━━ DATA TO USE

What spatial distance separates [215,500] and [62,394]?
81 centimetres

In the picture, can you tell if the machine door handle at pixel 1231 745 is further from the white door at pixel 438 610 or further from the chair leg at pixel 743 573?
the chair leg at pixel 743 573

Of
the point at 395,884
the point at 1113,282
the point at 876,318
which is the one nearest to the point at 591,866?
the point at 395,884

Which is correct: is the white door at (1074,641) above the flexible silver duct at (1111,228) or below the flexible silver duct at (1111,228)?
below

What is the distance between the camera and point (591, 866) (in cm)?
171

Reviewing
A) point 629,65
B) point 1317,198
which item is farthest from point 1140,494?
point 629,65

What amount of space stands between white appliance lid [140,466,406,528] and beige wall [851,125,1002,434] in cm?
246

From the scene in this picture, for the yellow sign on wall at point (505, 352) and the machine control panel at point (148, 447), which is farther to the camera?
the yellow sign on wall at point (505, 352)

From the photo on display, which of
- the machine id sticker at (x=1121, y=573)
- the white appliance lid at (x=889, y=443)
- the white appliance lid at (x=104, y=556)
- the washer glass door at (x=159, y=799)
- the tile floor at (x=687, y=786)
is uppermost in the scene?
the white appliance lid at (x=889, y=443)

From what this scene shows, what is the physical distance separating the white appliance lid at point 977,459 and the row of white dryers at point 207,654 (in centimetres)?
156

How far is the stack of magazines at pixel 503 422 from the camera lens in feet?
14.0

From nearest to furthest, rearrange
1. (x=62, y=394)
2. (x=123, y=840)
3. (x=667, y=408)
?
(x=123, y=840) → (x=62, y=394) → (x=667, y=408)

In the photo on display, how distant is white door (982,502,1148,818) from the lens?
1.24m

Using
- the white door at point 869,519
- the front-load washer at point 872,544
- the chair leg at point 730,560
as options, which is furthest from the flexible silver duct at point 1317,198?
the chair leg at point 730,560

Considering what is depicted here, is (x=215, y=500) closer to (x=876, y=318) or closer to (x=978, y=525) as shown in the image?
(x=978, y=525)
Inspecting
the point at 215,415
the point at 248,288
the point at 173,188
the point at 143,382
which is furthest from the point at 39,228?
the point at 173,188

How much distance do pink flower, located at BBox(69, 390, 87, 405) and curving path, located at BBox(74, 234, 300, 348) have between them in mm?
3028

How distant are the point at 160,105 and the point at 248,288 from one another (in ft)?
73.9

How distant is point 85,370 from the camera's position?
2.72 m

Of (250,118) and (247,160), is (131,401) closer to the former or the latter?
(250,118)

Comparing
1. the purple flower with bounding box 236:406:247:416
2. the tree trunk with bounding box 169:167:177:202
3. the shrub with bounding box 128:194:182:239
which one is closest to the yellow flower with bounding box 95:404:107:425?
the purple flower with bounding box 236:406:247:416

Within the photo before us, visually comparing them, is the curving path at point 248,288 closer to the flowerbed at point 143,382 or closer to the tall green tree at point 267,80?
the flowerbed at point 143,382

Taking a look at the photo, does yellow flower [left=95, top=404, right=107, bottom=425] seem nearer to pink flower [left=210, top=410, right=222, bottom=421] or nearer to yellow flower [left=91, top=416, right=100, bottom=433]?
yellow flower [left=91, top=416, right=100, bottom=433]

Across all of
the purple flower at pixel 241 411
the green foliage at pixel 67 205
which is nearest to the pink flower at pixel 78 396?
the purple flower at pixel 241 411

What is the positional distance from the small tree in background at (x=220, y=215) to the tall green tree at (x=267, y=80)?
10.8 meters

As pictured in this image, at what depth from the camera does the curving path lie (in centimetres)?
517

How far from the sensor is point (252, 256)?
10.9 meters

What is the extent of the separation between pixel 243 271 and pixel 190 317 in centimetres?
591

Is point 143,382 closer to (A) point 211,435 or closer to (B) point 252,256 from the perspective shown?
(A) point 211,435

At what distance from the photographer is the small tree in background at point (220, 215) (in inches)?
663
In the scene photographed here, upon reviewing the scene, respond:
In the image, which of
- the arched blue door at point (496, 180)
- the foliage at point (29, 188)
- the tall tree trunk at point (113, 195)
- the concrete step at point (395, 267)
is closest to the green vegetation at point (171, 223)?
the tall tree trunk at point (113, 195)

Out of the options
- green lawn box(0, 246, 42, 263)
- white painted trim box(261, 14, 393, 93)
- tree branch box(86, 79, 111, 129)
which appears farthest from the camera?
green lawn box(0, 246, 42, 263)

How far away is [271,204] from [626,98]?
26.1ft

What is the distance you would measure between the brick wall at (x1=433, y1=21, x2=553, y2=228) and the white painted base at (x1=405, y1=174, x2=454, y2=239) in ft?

━━━━

**WHAT YOU SHOULD DO**
Rewrite the items from the line that contains "What is the extent" through the last item, changing "concrete step" to "stone step" and leaving everything else unchanged.

**PROBLEM SOLUTION**
What is the extent of the separation between pixel 243 271 and pixel 190 317 in centimetres?
591

Is point 143,382 closer to (A) point 211,435 or closer to (B) point 252,256 from the perspective shown?
(A) point 211,435

At what distance from the photographer is the small tree in background at point (220, 215) (in inches)?
663
In the scene photographed here, upon reviewing the scene, respond:
In the image, which of
- the arched blue door at point (496, 180)
- the foliage at point (29, 188)
- the tall tree trunk at point (113, 195)
- the stone step at point (395, 267)
is closest to the green vegetation at point (171, 223)?
the tall tree trunk at point (113, 195)

Out of the options
- green lawn box(0, 246, 42, 263)
- white painted trim box(261, 14, 393, 93)
- tree branch box(86, 79, 111, 129)
which appears farthest from the camera?
green lawn box(0, 246, 42, 263)

How far away is [271,204] from [626,98]?
26.1ft

What is the distance you would measure between the brick wall at (x1=433, y1=21, x2=553, y2=228) and the white painted base at (x1=405, y1=174, x2=454, y2=239) in ft?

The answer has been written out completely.